В переулке тихо… Только возгласы мальчишек-конькобежцев. Много домов снесено бомбами — развалины. Светятся два-три окна в здании Третьяковской галереи. Вот и наш черный мраморный подъезд. Ни одной машины. А сколько их стояло до войны! Медленно подымался мимо квартир Федина, Тренева, Всеволода Иванова, — пусто…
Вечером — прием в редакции «Красного флота». Рассказал ряд эпизодов из обороны Ленинграда, о действиях Балтийского флота.
Мне сообщили, что осенью 1941 года мои выступления по радио слушали и в Севастополе.
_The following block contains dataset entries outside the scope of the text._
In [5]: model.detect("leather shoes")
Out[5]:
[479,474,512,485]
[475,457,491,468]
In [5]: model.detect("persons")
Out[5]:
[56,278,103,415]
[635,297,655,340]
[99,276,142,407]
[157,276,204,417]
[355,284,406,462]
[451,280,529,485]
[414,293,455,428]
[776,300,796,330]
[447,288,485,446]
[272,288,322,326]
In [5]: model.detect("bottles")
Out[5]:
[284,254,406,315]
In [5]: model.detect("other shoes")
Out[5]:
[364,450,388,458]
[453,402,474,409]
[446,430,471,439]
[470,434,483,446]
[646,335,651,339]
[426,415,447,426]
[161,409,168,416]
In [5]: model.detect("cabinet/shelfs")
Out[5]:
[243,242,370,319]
Это помогло рассеять ложные слухи о том, что Балтийский флот почти погиб при переходе из Таллина.
Ужин. Теплые душевные приветствия, тосты за меня, за С. К. Словом, два хороших «застольных» часа. Все оживились, — был весь коллектив газеты. Разогрелись! Мой ответный тост: «Вперед, друзья! К победе — она близка!»
По притихшей ночной Москве (с полупритушенными фонарями) возвращались в гостиницу…
19 декабря 1943 года.
С утра (неразлучные и здесь) — Н. Чуковский и Л. Успенский. Рассказал им по ленинградской традиции об обстановке, некоторые новости.
Зашел Н. Тихонов (тоже живет в «Москве»), Он сосредоточен, замкнут — с ним в последнее время какие-то перемены… Нет прежнего рассказчика. Я давно не слышал его смеха. Горько сожалели о том, что мы оба — в такой ответственный для Ленинграда момент — отозваны в Москву.
С фронта — сведения о прорыве в Невельском районе…
20 декабря 1943 года.
Звонки из ПУРа, из Высшей партийной школы ЦК — запросы о выступлениях. Прошу отложить на январь.
Весь день работал с Таировым. Другой режиссер — другие замыслы, решения. Все же я вижу, что, не пережив блокаду Ленинграда, ему многого не понять…
21 декабря 1943 года.
Сегодня день моего рождения — мне 43 года.
Не успеваю вести записи.
В 9 утра был на бюро Краснопресненского райкома. Сделал двухчасовой доклад о Балтике и о Ленинграде.
Район на хорошем счету, начали машиностроение для мирных нужд, план выполняют. Людей теперь узнали по-настоящему — не по анкетам…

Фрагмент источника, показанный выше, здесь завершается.